If anything, Glenna Douglas’s gaze was still distrustful. “I’ll fetch water while you tend your mounts—our well isn’t tainted. You’ll be staying in the west tower.” Her blond curls inclined toward the doorway behind her, and Tavish recalled that was the shorter, wider of the two turrets. The great hall and the family apartments must be in the taller, east tower. He itched to take off and explore every last corner of the keep.
The lady stared at them pointedly as they all continued to drip on the stones. “The rain’ll get no drier the longer you wait. If you’re not returned by the time I’ve fetched the water, I’ll have a mind to lower yonder gate and leave you to the stables. You’ll have plenty to drink there.” Glenna Douglas then lifted the hem of her skirt while still wielding her weapon and turned to disappear into the dark doorway of the west tower,
“My thanks,” Tavish called after her, but his genial air was quickly fading as the reality of the woman’s claims settled around him. He turned to help Harriet dismount. “I should have known she was noble by her spiteful tongue.”
“Can you blame her? A wee thing like that, minding the door for strangers on her own?” Harriet said. She limped to the doorway, her hand on one rounded hip as she stretched her other arm up to brace it on the doorway. “I’d’ve likely nae had the courage to open
it in the first place. We’ve given her a bit of a surprise, is all.”

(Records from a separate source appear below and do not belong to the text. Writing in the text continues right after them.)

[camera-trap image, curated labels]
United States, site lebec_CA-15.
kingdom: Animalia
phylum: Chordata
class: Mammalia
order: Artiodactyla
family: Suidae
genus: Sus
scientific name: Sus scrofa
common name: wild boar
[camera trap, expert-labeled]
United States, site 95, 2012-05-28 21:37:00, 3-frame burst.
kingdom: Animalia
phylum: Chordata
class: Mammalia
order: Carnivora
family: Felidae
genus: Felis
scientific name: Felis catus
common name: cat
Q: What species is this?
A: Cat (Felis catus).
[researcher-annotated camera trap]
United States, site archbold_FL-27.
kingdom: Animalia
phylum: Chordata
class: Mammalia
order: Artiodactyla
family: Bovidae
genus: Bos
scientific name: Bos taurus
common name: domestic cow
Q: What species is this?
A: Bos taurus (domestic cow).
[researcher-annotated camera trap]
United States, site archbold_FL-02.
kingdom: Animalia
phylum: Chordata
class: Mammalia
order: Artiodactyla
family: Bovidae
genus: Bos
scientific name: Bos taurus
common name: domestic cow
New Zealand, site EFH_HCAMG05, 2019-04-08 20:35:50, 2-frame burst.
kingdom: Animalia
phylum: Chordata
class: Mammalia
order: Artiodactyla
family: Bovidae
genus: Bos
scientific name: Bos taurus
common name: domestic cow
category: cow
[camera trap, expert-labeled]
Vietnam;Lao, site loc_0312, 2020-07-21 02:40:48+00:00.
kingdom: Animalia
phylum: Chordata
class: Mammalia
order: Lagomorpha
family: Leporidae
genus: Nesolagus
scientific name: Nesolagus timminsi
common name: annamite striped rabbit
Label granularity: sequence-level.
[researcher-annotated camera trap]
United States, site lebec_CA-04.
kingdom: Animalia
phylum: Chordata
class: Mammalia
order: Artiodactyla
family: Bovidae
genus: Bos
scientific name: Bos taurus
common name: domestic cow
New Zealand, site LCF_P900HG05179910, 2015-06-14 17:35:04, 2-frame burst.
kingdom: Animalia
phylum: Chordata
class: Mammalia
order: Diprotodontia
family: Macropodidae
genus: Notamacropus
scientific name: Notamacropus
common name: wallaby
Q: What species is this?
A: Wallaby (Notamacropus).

Tavish looked to Lucan Montague, and the two exchanged a silent thought as they each took charge of the horses—Glenna Douglas was in for a much deeper shock than the arrival of unexpected guests.
He looked back to his mother. “You’ll be all right here, until we return?”
“Aye, aye—go on,” she said, waving at him briefly. “I’ll loosen up the old joints a bit and follow the lady. She might need my help.”
“You stay there and rest, Mam,” Tavish ordered. He glanced around the passage and then lowered his voice. “You’re no servant. You don’t fetch water any longer.”
“There’s nae shame in fetching one’s own water, Tav. Heaven knows I’ve done so all me life, for man and beast. Including you. Go on,” she insisted with another flap of her hand.
Tavish grinned at his mother’s scolding, and then he and Lucan Montague led the mounts through the wide entrance hall to the rear opening. The men broke into a trot as they ducked beneath the portcullis into the rain once more and dashed toward the stable.
Tavish’s grin widened even as the lightning flashed around him and the storm bore down on Tower Roscraig.
My stable.
* * * *
Frang Roy waited until the old woman had pulled her girth into the blackness of the west tower doorway and he could hear her breathy exertions descending the stairs before he stepped into the passage, returning his belt to his waist.
He was angry. Angry that Glenna had opened the door to the travelers. Angry that she had granted them entry. It was careless, even with her childish display of the old man’s derelict sword—it could have been anyone at all come to the tower. At this very moment, he should be putting his terms to Glenna once more, forcefully if need be, and with whatever discomfort necessary for her to accept his will.